Chapter 174: In Which I Get High to Solve a Mystery

    I’ve left the corrupt merchant Reman and the murderous prophet Louna in the capable hands of my hunt-wife. I don’t know or care whether Reman will be fined, executed, or released on account of none of the murders actually taking place in Dominion territory. I am not smart enough to figure out what to do with Louna’s mess of predictions, and would honestly rather not deal with anything to do with prophecies at all. Louna is too good a resource to throw away, but I don’t know how to use her myself. So! Delegation!


    In between setting up a teleportation network in Cyrodiil, I’ve been delivering mail for random people. Everyone just sees a well-armed Orc and doesn’t recognize a king unless people are stomping about going “That guy’s the King!” so I’m obviously the one to ask and I don’t care to turn them down because chances are, I was going there anyway. I would make sure to tell them anyway because I need the name recognition and goodwill, but I think it’s just as well that I don’t tell them they just asked a king to deliver fertilizer.


    I suppose it wouldn’t matter if I were the Emperor or a freaking Daedric Prince, someone is probably going to give me a fetch quest anyway. I can just imagine some peasant in Cyrodiil asking Sheogorath to do some inane task for them and it going horribly hilariously wrong.


    While I’ve been playing warrior-king and part-time courier, Green-Venom-Tongue has hardly taken his pointed snout out of the Black Dragon’s journal since I brought it back. The big problem with this all is that Lyra Viria is supposed to be dead, killed in the purification of his former Sanctuary in Black Marsh.


    “Purification.” Such a pretty word to describe simply slaughtering everyone. The Black Hand believed there was a traitor, and had everyone killed. Everyone except Green-Venom-Tongue, who was away at the time and deemed unconnected to whatever was going on.
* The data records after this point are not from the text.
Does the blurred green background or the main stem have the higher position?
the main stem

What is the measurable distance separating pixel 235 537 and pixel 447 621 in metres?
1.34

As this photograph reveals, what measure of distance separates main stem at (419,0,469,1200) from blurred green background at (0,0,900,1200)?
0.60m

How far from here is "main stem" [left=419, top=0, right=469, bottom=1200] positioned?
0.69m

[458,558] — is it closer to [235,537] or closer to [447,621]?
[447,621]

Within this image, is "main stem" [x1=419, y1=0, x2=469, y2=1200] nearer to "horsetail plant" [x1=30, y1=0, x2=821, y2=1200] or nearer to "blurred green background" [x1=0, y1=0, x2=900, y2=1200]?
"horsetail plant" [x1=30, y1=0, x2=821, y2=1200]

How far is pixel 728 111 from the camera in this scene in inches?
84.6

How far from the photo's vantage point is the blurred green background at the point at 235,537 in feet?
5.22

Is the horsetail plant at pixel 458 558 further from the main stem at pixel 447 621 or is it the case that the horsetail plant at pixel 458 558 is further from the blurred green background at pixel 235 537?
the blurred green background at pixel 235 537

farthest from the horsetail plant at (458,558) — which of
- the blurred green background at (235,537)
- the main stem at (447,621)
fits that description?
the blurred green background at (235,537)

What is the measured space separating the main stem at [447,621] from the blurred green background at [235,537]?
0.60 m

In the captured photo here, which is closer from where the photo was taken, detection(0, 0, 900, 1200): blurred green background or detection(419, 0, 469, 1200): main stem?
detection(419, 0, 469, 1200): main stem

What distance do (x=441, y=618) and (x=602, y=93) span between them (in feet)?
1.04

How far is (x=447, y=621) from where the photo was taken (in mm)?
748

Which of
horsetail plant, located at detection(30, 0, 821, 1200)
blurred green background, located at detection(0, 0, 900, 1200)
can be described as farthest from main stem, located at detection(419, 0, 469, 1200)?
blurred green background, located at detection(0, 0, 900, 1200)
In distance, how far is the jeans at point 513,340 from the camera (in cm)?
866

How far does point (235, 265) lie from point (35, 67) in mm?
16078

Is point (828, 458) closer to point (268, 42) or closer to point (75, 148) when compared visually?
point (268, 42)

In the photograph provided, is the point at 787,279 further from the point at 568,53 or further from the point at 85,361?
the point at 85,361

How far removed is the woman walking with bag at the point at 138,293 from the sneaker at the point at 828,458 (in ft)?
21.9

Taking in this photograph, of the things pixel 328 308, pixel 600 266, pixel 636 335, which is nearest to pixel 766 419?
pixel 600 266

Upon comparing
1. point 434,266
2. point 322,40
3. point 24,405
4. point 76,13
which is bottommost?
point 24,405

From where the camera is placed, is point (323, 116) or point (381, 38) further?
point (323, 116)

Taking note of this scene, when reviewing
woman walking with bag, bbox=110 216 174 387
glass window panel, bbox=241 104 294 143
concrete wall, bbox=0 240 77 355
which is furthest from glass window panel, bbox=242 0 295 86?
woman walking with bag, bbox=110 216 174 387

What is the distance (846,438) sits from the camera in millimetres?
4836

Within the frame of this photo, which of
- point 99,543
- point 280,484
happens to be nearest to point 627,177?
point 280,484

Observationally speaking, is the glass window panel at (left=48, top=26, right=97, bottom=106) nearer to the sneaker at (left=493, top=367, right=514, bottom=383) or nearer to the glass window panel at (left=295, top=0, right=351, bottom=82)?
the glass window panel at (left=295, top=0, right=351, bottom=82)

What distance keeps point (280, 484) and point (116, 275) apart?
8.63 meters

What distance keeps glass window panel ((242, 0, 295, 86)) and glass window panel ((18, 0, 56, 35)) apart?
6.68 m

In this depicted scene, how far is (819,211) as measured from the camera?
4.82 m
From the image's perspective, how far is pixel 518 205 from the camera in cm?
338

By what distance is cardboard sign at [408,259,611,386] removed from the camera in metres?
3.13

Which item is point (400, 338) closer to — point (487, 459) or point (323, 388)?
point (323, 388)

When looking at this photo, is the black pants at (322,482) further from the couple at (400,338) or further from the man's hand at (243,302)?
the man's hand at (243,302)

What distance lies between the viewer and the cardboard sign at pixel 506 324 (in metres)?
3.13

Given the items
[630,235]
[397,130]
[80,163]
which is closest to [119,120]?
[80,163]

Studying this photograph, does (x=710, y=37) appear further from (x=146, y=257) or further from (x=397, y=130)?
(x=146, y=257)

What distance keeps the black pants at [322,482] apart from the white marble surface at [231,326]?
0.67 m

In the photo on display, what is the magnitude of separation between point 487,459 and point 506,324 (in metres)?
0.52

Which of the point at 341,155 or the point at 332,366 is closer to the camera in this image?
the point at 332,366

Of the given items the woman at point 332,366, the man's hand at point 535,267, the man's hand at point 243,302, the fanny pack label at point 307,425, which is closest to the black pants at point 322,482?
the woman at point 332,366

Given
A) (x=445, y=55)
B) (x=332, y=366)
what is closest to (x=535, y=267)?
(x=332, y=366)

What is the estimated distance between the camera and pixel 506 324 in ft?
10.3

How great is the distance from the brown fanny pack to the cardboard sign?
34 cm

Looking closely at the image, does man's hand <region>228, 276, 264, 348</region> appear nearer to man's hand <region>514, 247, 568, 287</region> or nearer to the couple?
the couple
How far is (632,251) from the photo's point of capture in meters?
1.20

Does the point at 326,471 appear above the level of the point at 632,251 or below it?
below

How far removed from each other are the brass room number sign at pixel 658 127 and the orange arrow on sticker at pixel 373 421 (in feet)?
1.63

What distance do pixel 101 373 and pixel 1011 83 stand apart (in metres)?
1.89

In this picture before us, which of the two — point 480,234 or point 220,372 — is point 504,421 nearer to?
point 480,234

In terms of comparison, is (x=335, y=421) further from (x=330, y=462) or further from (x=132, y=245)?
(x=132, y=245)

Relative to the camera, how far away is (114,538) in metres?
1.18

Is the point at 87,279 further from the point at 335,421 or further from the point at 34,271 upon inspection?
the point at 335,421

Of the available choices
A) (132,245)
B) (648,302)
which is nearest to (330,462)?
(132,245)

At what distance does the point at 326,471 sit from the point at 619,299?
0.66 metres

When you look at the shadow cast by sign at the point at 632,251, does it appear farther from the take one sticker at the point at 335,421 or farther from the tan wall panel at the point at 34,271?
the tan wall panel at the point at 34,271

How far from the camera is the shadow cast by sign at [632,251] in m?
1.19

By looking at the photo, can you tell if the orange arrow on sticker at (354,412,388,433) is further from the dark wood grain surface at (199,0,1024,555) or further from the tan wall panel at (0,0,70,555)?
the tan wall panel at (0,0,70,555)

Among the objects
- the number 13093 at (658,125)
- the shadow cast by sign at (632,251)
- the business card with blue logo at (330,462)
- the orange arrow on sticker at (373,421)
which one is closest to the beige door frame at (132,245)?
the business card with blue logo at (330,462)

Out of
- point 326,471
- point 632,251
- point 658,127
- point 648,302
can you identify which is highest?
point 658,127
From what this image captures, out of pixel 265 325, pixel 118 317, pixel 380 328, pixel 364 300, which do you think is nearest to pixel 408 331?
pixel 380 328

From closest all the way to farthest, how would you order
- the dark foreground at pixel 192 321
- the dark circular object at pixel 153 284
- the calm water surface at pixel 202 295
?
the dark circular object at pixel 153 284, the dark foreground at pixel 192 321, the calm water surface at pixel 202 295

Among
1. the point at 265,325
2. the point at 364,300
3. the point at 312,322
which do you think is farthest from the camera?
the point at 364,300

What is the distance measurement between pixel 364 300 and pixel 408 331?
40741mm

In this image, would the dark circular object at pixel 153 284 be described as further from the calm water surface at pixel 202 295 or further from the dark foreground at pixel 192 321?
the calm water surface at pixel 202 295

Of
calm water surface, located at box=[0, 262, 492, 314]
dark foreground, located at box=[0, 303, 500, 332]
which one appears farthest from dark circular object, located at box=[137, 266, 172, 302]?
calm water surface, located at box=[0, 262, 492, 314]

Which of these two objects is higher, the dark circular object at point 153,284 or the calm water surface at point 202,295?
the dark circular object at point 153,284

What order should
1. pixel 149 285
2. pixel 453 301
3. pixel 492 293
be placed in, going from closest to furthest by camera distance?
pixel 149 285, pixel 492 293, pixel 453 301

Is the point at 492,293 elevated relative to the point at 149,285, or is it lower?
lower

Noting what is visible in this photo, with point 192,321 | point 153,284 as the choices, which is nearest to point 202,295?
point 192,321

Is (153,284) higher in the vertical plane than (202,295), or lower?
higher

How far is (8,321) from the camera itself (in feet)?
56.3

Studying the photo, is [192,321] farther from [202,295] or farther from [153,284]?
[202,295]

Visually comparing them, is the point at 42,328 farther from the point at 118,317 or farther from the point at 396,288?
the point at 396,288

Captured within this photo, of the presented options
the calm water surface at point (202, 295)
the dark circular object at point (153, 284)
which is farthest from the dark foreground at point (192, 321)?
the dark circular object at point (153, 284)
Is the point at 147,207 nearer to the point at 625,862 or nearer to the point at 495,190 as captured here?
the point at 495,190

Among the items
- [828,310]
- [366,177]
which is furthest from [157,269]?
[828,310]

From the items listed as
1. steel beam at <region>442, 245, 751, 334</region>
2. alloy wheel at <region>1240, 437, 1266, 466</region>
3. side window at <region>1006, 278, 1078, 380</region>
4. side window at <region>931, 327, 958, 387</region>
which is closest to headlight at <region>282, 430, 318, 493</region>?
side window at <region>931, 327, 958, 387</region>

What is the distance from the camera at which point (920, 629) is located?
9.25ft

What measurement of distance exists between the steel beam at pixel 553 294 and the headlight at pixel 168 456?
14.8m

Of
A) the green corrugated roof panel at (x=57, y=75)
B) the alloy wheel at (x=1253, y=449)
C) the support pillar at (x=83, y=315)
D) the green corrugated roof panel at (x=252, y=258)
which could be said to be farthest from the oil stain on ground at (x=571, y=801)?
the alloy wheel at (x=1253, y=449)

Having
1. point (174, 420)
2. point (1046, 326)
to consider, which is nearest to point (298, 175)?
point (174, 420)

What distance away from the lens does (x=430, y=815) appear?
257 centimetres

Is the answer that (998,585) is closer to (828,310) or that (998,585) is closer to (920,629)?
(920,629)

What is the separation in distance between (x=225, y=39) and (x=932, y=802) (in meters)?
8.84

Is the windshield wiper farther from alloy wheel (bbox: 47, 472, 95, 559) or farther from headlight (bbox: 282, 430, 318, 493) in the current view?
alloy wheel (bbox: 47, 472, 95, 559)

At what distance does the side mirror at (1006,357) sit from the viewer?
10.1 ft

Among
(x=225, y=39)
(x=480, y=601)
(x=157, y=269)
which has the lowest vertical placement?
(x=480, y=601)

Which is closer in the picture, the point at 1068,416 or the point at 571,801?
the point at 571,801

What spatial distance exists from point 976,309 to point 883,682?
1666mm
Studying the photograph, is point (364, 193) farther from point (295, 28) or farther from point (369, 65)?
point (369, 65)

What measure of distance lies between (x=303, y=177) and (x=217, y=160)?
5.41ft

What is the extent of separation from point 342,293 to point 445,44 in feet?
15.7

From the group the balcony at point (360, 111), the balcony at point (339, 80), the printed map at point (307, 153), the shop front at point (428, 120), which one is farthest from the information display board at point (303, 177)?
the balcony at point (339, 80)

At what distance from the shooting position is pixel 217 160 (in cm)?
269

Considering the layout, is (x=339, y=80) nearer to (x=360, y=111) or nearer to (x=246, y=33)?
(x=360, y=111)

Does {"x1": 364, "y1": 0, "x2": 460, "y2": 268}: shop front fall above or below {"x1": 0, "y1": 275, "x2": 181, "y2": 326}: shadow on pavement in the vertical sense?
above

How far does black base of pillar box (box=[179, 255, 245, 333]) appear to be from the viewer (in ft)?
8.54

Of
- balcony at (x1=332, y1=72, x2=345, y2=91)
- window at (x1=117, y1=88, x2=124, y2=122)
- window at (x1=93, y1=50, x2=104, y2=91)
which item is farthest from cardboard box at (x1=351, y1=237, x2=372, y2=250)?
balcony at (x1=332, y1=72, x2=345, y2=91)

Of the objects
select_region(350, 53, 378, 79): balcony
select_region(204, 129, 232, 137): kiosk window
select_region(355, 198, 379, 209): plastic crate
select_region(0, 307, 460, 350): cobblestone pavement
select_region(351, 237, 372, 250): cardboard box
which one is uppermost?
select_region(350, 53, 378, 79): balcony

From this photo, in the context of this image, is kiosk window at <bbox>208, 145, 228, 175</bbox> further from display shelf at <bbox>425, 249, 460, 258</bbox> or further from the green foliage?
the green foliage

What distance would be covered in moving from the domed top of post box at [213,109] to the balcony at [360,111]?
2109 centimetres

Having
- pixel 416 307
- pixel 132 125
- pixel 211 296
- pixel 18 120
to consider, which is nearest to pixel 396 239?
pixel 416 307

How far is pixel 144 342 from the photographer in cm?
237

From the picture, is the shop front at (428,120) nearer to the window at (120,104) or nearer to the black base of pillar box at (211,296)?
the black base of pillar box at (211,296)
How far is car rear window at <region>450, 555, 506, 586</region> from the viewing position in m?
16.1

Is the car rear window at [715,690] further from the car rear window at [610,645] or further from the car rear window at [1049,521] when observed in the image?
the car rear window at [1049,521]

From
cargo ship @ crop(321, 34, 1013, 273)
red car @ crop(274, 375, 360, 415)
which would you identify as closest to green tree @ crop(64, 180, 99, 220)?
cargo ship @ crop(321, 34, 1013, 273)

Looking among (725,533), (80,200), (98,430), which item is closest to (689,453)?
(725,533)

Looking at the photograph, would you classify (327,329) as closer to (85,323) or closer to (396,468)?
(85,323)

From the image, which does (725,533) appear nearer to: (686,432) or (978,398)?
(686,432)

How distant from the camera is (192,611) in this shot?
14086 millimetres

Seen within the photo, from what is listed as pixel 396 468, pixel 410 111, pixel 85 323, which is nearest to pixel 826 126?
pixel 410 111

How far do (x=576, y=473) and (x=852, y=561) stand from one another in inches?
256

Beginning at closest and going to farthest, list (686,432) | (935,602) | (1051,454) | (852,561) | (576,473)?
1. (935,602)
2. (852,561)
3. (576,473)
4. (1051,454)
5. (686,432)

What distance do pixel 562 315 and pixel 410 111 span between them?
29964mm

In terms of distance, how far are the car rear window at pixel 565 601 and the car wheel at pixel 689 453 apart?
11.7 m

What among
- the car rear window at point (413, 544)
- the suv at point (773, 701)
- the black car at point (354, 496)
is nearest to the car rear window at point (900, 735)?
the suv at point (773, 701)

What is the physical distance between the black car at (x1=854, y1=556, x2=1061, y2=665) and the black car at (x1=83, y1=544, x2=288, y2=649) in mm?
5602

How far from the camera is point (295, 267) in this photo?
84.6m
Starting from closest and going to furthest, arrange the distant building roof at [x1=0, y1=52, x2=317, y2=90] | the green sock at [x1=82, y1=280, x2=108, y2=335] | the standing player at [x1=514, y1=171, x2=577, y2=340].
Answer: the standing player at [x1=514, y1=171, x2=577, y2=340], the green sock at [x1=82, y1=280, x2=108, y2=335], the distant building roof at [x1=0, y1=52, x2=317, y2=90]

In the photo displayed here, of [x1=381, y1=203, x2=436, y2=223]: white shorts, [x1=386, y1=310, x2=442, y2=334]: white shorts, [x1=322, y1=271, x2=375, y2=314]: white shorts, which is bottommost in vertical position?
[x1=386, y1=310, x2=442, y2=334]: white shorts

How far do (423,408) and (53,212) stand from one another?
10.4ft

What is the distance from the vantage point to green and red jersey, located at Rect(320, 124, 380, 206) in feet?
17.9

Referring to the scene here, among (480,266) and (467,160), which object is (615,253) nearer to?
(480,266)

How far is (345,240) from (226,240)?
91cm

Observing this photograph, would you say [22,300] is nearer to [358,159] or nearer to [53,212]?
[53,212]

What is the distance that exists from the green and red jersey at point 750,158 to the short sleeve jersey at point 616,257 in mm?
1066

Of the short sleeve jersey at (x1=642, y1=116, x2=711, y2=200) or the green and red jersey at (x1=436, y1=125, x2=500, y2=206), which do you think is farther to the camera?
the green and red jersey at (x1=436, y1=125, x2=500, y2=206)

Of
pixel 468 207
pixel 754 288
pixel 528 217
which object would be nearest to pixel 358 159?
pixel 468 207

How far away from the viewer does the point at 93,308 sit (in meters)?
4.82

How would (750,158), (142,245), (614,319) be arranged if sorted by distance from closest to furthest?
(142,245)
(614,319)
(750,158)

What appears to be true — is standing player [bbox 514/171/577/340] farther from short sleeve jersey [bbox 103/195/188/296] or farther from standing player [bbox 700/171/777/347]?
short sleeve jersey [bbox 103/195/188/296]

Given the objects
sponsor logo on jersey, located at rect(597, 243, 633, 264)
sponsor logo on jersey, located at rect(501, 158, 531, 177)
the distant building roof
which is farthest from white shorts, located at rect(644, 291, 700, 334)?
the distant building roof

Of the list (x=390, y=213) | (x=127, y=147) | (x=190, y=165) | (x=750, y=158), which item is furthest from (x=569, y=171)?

    Ilara’s off in Greenshade at the moment to stab some fetcher who was disrespecting the Wilderqueen, so I’ll be heading off on a trip to Black Marsh with Green-Venom-Tongue by myself (and anyone I can call up with a short orb-call).


    “This will also be a good opportunity to conduct that private interview you promised,” Venom says.


    “This one did not promise, but he will answer whatever questions you have regardless.” I grin. “He might even answer truthfully.”


    “Slim-Jah spoke highly but vaguely of you,” Green-Venom-Tongue says.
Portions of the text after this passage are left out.